Data excerpts |
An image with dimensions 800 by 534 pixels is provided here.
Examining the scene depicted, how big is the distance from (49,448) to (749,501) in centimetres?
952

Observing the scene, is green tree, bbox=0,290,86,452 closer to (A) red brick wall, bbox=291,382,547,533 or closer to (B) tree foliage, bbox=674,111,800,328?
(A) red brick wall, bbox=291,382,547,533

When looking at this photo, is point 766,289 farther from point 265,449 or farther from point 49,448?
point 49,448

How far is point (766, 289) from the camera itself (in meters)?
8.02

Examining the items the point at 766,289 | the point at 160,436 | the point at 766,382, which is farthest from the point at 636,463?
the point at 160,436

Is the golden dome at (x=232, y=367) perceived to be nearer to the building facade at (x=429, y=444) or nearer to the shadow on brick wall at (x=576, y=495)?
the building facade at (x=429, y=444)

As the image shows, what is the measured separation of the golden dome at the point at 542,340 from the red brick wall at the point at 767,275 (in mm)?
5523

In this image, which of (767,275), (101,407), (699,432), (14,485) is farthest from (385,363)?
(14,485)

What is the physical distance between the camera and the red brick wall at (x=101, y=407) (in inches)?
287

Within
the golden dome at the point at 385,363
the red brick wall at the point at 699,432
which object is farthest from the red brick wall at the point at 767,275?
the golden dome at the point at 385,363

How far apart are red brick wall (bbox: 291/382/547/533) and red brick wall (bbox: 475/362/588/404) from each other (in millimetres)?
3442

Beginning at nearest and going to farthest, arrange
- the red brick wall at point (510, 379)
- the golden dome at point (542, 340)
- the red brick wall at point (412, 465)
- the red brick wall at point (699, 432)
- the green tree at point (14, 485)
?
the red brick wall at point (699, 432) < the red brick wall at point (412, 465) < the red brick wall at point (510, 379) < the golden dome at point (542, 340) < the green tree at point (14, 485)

Directions | Reproduce verbatim the lines of the records that begin at the line containing "What is the physical" and end at the final line of the records, with both of these lines included.

Complete answer |
What is the physical distance between the camera and the red brick wall at (x=101, y=407) (in inches)?
287

Within
the golden dome at the point at 385,363
the red brick wall at the point at 699,432
which object is farthest from the red brick wall at the point at 767,275?
the golden dome at the point at 385,363

How far apart are red brick wall (bbox: 291/382/547/533) and red brick wall (bbox: 475/362/588/404) from each other (in millimetres)?
3442

Beginning at nearest and going to farthest, arrange
- the red brick wall at point (510, 379)
- the golden dome at point (542, 340)
- the red brick wall at point (412, 465)
- the red brick wall at point (699, 432)
- the green tree at point (14, 485)
?
the red brick wall at point (699, 432) < the red brick wall at point (412, 465) < the red brick wall at point (510, 379) < the golden dome at point (542, 340) < the green tree at point (14, 485)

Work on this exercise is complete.